State regulators ordered Anthem Blue Cross on Monday to stop trying to collect millions in reimbursement from providers for medical claims the health plan thinks were overpaid.
California law allows health plans to seek reimbursement for overpaid medical claims within a year of the payment date. If a plan wants to collect on claims more than a year old, it must demonstrate fraud or misrepresentation by the provider.
Earlier this year, the California Department of Managed Health Care investigated collection attempts by Anthem Blue Cross between 2008 and 2011 and found the plan tried to collect overpayments from at least 535 providers for claims that were more than a year old. Anthem did not provide evidence of fraud or misrepresentation, the agency said in a news release Monday.

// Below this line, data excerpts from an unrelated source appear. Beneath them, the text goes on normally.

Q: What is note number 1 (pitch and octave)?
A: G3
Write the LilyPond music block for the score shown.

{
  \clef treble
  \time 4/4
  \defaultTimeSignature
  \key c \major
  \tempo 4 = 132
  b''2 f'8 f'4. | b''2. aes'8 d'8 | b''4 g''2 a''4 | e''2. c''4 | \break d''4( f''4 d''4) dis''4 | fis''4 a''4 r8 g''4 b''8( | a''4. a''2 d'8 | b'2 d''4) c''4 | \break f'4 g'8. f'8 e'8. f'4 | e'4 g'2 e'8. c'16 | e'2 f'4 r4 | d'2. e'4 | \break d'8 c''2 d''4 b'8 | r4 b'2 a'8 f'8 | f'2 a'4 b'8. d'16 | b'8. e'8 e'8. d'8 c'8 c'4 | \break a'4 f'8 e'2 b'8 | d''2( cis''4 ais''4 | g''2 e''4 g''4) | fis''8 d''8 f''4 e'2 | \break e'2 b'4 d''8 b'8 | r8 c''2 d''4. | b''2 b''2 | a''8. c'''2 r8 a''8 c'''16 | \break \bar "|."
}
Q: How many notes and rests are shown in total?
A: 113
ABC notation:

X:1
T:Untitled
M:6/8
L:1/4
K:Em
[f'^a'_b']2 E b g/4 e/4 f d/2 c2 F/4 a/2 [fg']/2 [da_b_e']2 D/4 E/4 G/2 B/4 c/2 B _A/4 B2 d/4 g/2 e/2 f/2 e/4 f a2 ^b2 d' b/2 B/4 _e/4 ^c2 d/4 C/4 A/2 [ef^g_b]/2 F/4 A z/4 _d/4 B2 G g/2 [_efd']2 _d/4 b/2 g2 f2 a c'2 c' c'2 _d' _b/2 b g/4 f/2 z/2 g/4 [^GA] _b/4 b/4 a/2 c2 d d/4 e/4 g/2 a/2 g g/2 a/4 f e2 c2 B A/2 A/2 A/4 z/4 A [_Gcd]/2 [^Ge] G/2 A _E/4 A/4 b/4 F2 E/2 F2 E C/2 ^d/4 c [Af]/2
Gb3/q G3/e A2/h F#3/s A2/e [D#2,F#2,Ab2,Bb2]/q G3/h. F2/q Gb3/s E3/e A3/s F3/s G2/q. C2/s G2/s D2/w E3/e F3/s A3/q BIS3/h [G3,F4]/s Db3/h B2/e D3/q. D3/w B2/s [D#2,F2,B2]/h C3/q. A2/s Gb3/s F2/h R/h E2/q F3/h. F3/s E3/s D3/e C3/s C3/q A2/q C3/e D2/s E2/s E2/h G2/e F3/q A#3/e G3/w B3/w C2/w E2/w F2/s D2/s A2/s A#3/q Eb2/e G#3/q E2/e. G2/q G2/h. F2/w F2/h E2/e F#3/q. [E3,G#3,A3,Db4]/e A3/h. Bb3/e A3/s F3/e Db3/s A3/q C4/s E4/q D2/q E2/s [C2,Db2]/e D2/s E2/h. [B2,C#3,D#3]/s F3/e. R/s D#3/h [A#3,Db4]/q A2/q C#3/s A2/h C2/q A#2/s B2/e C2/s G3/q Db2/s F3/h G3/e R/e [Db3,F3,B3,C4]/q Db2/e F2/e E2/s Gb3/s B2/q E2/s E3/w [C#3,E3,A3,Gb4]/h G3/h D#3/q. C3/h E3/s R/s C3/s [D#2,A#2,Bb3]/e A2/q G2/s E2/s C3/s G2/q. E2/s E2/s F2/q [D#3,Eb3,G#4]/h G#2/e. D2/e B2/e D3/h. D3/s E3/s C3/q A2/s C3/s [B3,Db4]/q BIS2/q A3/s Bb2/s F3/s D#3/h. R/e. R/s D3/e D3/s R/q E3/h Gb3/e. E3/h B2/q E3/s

The plan alleged providers had improperly coded the claims using upcoding, unbundling or miscoding procedures, the cease-and-desist order shows.
Thousand Oaks-based Anthem tried to collect payments from another 13 providers who allegedly had billed for services they had not rendered.
“Health care providers should not face unexpected demands for reimbursement of medical claims they believe were appropriately paid years ago,” agency director Brent Barnhart said in the release. “Anthem’s recoupment practices violate California law and are unfair to providers who are acting in good faith.”
Anthem spokesman Darrel Ng stressed in a prepared statement that the issue does not involve patient care or safety.
“The issue is about Anthem Blue Cross’s efforts to keep health care affordable,” he said. “Anthem Blue Cross believes medical providers should be compensated for services provided, but should not receive payment twice for the same procedure.”